Window functions perform ranking and aggregate calculations across sets of rows that bear some relation to the current row. Unlike aggregates, which also act on multiple rows, window functions return a result for every row, instead of aggregating values from all rows into a single value.
Syntax
Window functions in SingleStore DB use the following syntax:
function ([expr]) OVER {window_name | (window_definition)}
window_definition:
[partition_by_clause] [order_by_clause] [frame_clause]
partition_by_clause:
PARTITION BY {col | expr}
order_by_clause:
ORDER BY {col | expr}
frame_clause:
{ROWS | RANGE}
{UNBOUNDED PRECEDING | int PRECEDING | CURRENT ROW} |
{BETWEEN
{UNBOUNDED PRECEDING | int {PRECEDING | FOLLOWING} | CURRENT ROW}
AND
{UNBOUNDED FOLLOWING | int {PRECEDING | FOLLOWING} | CURRENT ROW}
}
Syntax Remarks
window_definition
Window definition clauses are similar to standard GROUP BY
and ORDER BY
clauses with the following exception: you cannot refer to the projections list using aliases or position, because literal integers are treated as integers instead of positional references.
frame_clause
The frame_clause
is used with an aggregate window function, and it specifies a subset of rows in a partition to evaluate. Ranking, value, and percentile window functions are not affected by the frame_clause
because they are intended to operate on the entire set of rows in each partition.
In the frame_clause
, int PRECEDING
and int FOLLOWING
are referred to as frame offsets. RANGE
cannot be used with frame offsets. Additionally, frame offsets must be non-negative integers. Any non-integer is automatically rounded.
If BETWEEN
is not specified, the default upper bound is CURRENT ROW
. For example, ROWS UNBOUNDED PRECEDING
is equivalent to ROWS BETWEEN UNBOUNDED PRECEDING AND CURRENT ROW
.
If no frame is specified, the default is RANGE UNBOUNDED PRECEDING
, i.e. RANGE BETWEEN UNBOUNDED PRECEDING AND CURRENT ROW
.
RANGE
includes all rows whose elements in the order_by_clause
are equal. If the order_by_clause
is empty, RANGE
will include all rows in the partition. Consider the following example:
memsql> CREATE TABLE t (a INT);
memsql> INSERT INTO t VALUES (1),(2),(2),(3),(3),(3),(4);
memsql> SELECT COUNT(1) OVER (ORDER BY a ROWS UNBOUNDED PRECEDING) as 'col1',
COUNT(1) OVER (ORDER BY a RANGE UNBOUNDED PRECEDING) as 'col2' FROM t;
+------+------+
| col1 | col2 |
+------+------+
| 1 | 1 |
| 2 | 3 |
| 3 | 3 |
| 4 | 6 |
| 5 | 6 |
| 6 | 6 |
| 7 | 7 |
+------+------+
Supported Functions
The following built-in functions are supported in a window function:
Ranking functions:
Value functions:
Aggregate functions:
Percentile functions:
Named Window Definition
window_name
is a reference to a named window definition given in a WINDOW
clause, such as:
SELECT RANK() OVER window_name FROM table WINDOW window_name AS (window_definition)

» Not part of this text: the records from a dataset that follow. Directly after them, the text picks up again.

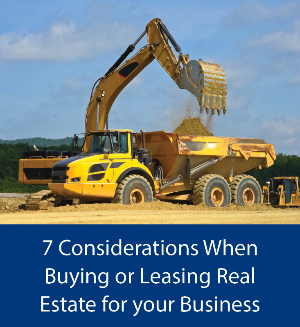 7 Considerations when buying or leasing real estate for your business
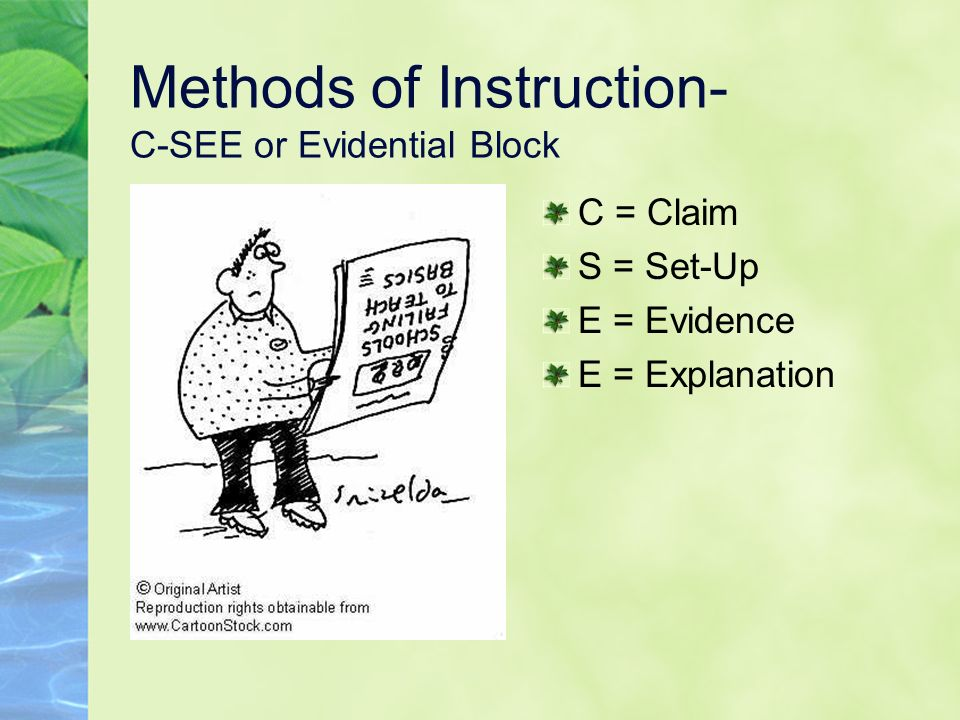 Methods of Instruction- C-SEE or Evidential Block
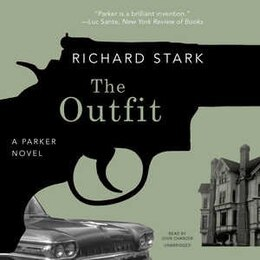 Book The Outfit: A Parker Novel by Richard Stark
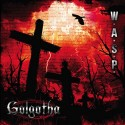wasp_gol_cover Best Hard Rock and Metal Albums of 2015 Myglobalmind Staff Picks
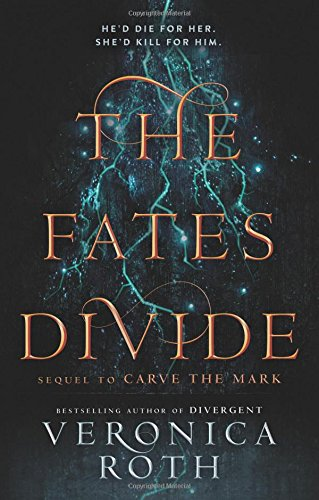 The Fates Divide: 2 (Carve the Mark)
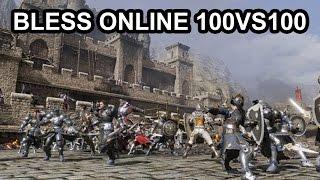 Bless Online 100vs100 Pvp Battlegrounds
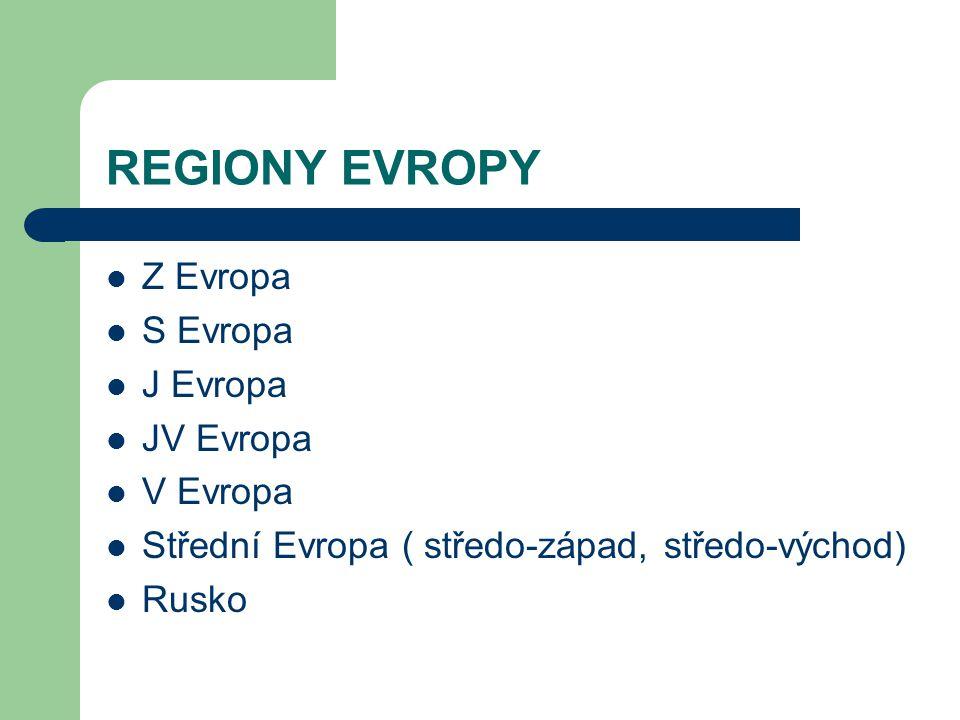 REGIONY EVROPY Z Evropa S Evropa J Evropa JV Evropa V Evropa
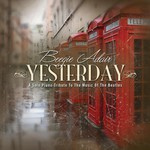 Beegie Adair, Yesterday: A Solo Piano Tribute to the Music of the Beatles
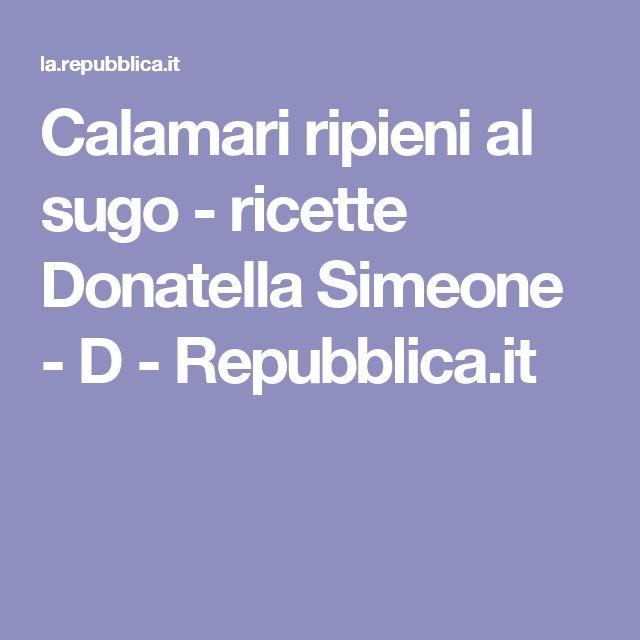 Calamari ripieni al sugo    - ricette Donatella Simeone - D - Repubblica.it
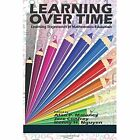 Learning Over Time: Learning Trajectories in Mathematics Education by Information Age Publishing (Paperback, 2015)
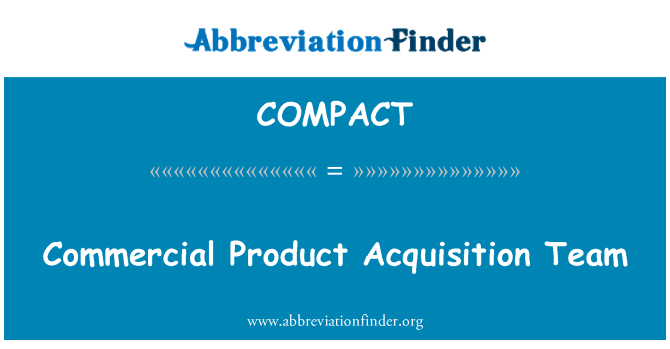 COMPACT: Pasukan pemerolehan produk komersil
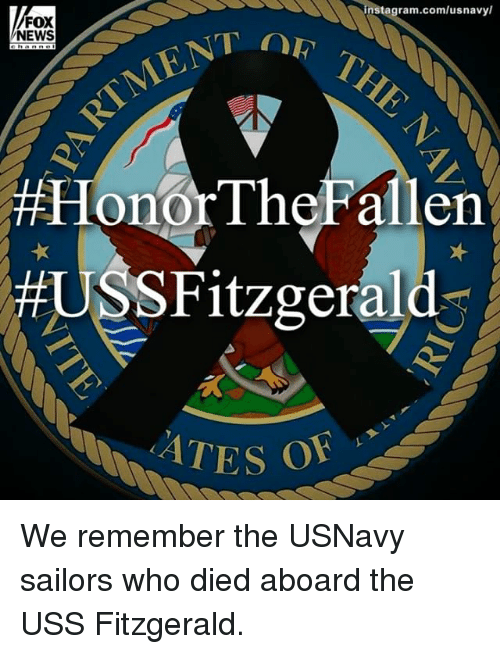 Memes, News, and Fox News: tagram.com/usnavyl  FOX  NEWS  Honor TheFallen  USS Fitzgerald  ATES of We remember the USNavy sailors who died aboard the USS Fitzgerald.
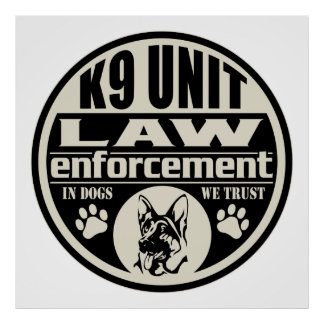 K9 Unit In Dogs We Trust (Black) Poster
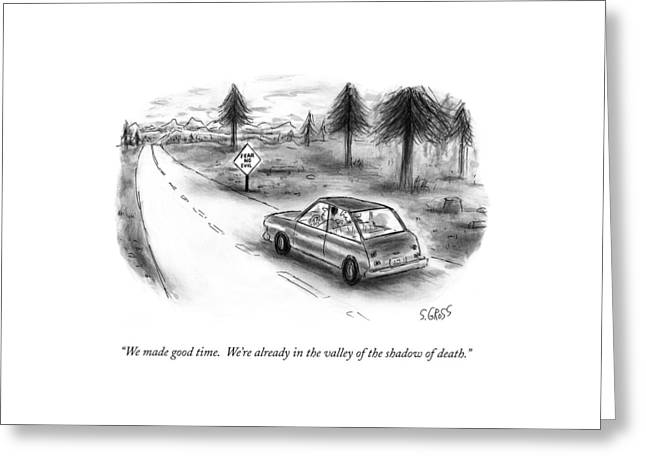 We Made Good Time.  We're Already In The Valley Greeting Card by Sam Gross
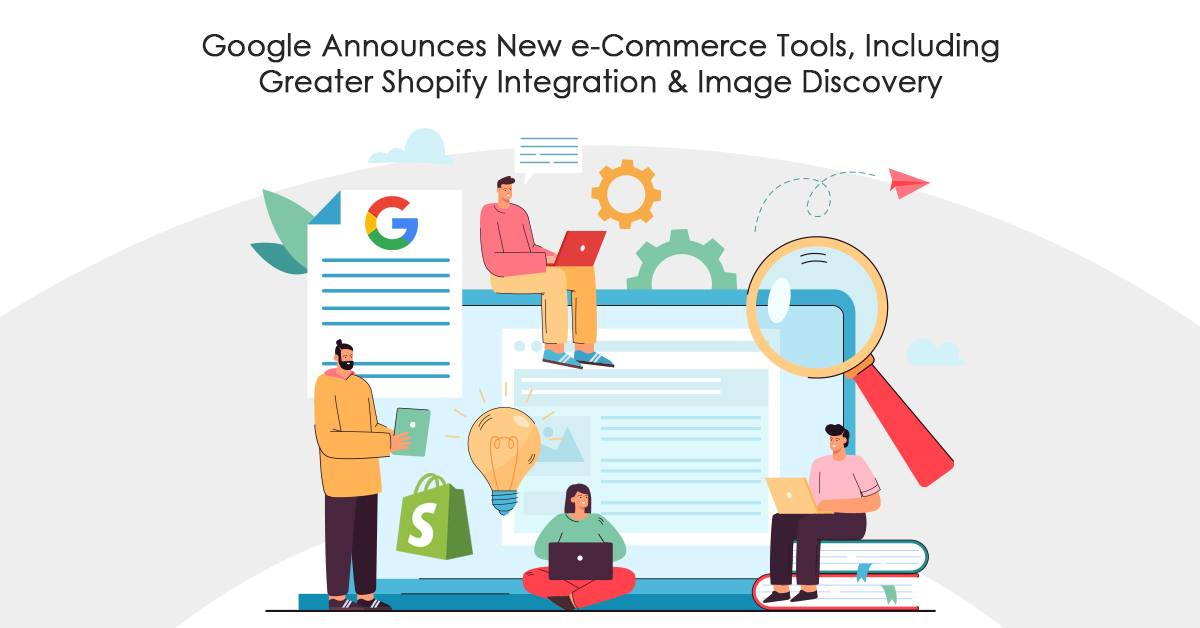 Google Unveils New e-Commerce Tools, Including Enhanced Shopify Integration & Image Discovery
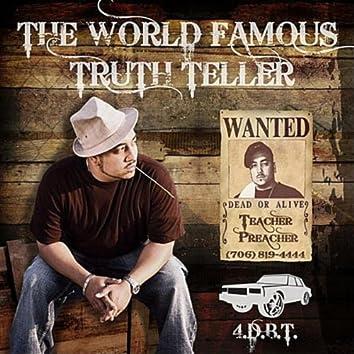 The World Famous Truth Teller
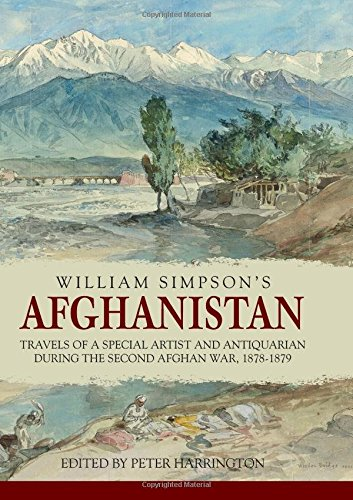 Read Online William Simpson's Afghanistan: Travels of a Special Artist and Antiquarian during the Second Afghan War, 1878-1879 pdf epub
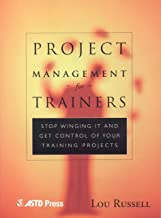 Project Management for Trainers: Stop Winging it and Get Control of Your Training Projects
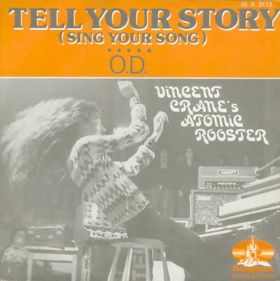 ATOMIC ROOSTER - Tell Your Story (Sing Your Song) cover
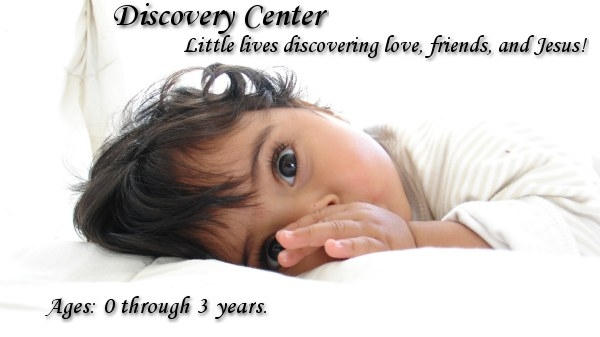 Discovery Center: Little lives discovering love, friends, and Jesus!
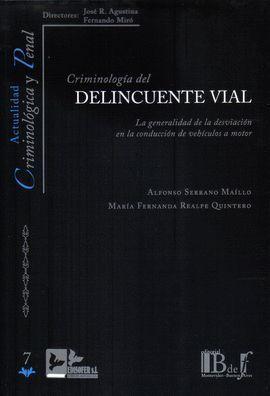 CRIMINOLOGÍA DEL DELINCUENTE VIAL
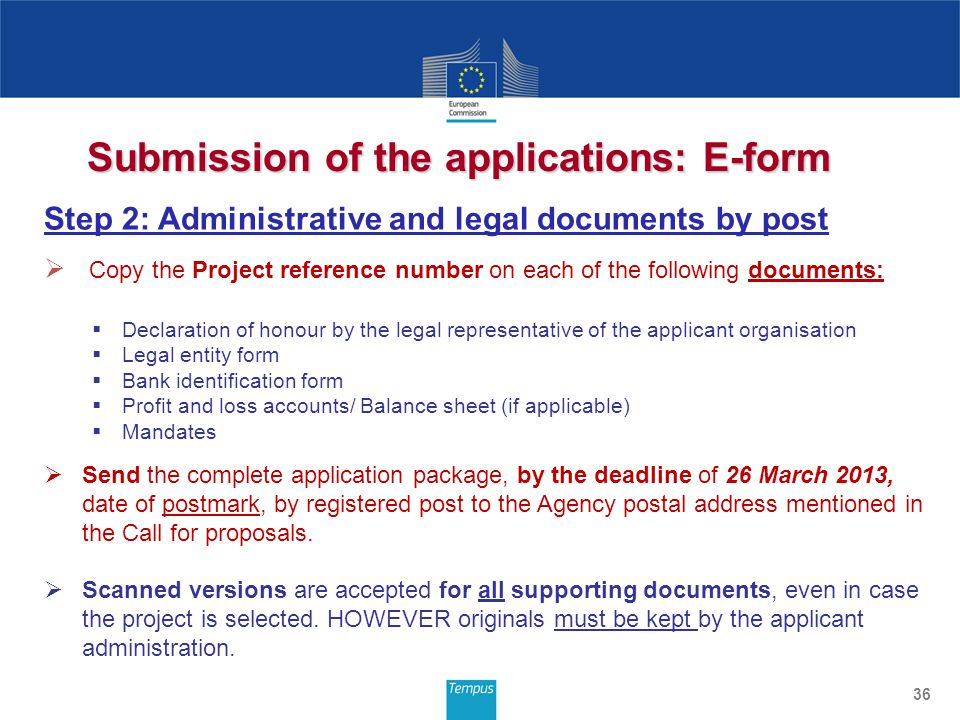 Submission of the applications: E-form 36 Step 2: Administrative and legal documents by post  Copy the Project reference number on each of the following documents:  Declaration of honour by the legal representative of the applicant organisation  Legal entity form  Bank identification form  Profit and loss accounts/ Balance sheet (if applicable)  Mandates  Send the complete application package, by the deadline of 26 March 2013, date of postmark, by registered post to the Agency postal address mentioned in the Call for proposals.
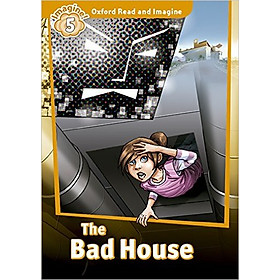 Oxford Read And Imagine Level 5: The Bad House (Audio Pack)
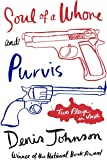 Soul of a Whore and Purvis: Two Plays in Verse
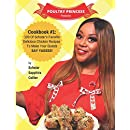 Poultry Princess Presents Cookbook 1: 100 Of Schatar's Favorite Delicious Chicken Recipes To Make Your Guests Say Yasssss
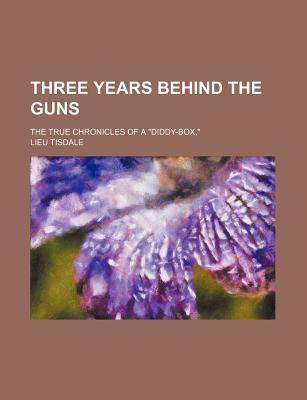 """Three Years Behind the Guns; The True Chronicles of a """"Diddy-Box,"""""""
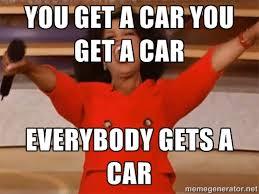 You Get A Car Meme - oprah winfrey memes image memes at relatably com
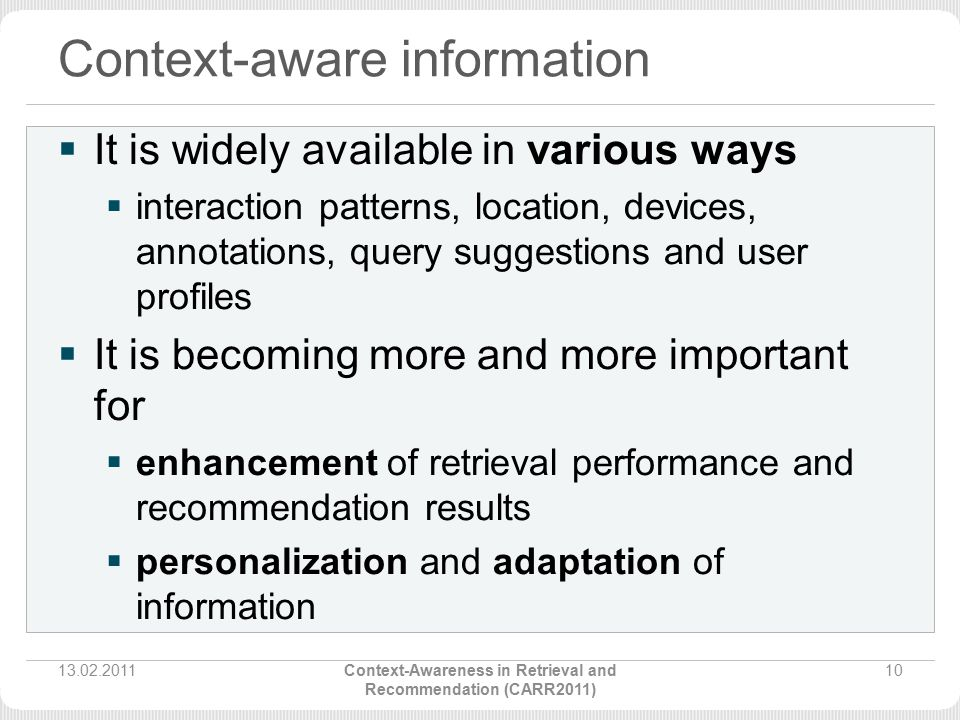Context-aware information  It is widely available in various ways  interaction patterns, location, devices, annotations, query suggestions and user profiles  It is becoming more and more important for  enhancement of retrieval performance and recommendation results  personalization and adaptation of information 13.02.2011Context-Awareness in Retrieval and Recommendation (CARR2011) 10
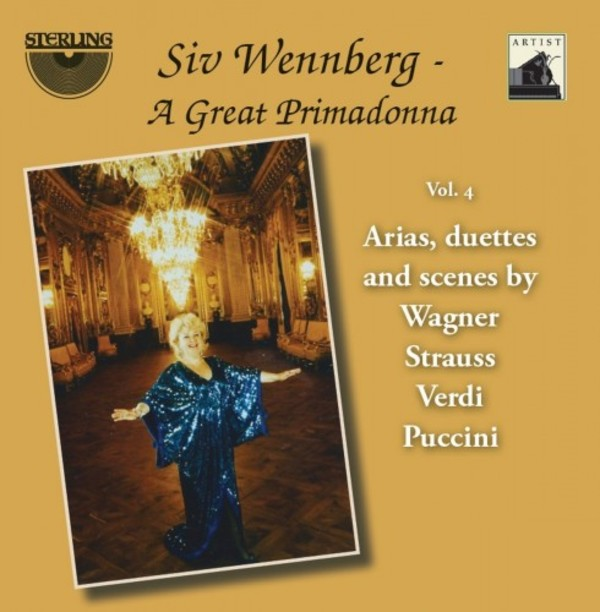 Siv Wennberg: A Great Primadonna Vol.4 - Arias, duets & scenes by Wagner, R Strauss, Verdi & Puccini | Sterling CDA1800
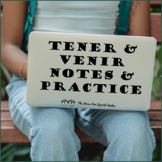 Tener & Venir Practice Activities reading writing speaking listening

If using multiple window functions on the same window frame, you may see improved performance by setting and using a window_name. Using the same window_name across multiple functions allows SingleStore DB code generation to make execution more efficient.
Consider the following examples. The statement below does not use a window_name
for two identical window definitions.
SELECT website, timestamp,
AVG(clicks) OVER (PARTITION BY website
ORDER BY timestamp
ROWS BETWEEN 3 PRECEDING AND 3 FOLLOWING),
SUM(visits) OVER (PARTITION BY website
ORDER BY timestamp
ROWS BETWEEN 3 PRECEDING AND 3 FOLLOWING)
FROM t;
The statement above can be improved by using window_name
syntax, which will improve performance:
SELECT website, timestamp,
AVG(clicks) OVER w,
SUM(visits) OVER w
FROM t
WINDOW w AS (PARTITION BY website
ORDER BY timestamp
ROWS BETWEEN 3 PRECEDING AND 3 FOLLOWING);
The second version of the query has fewer parameters, so the generated code can be smaller and more efficient.
Examples
In the following simple examples, the table t
contains four uniquely identified values divided into two categories.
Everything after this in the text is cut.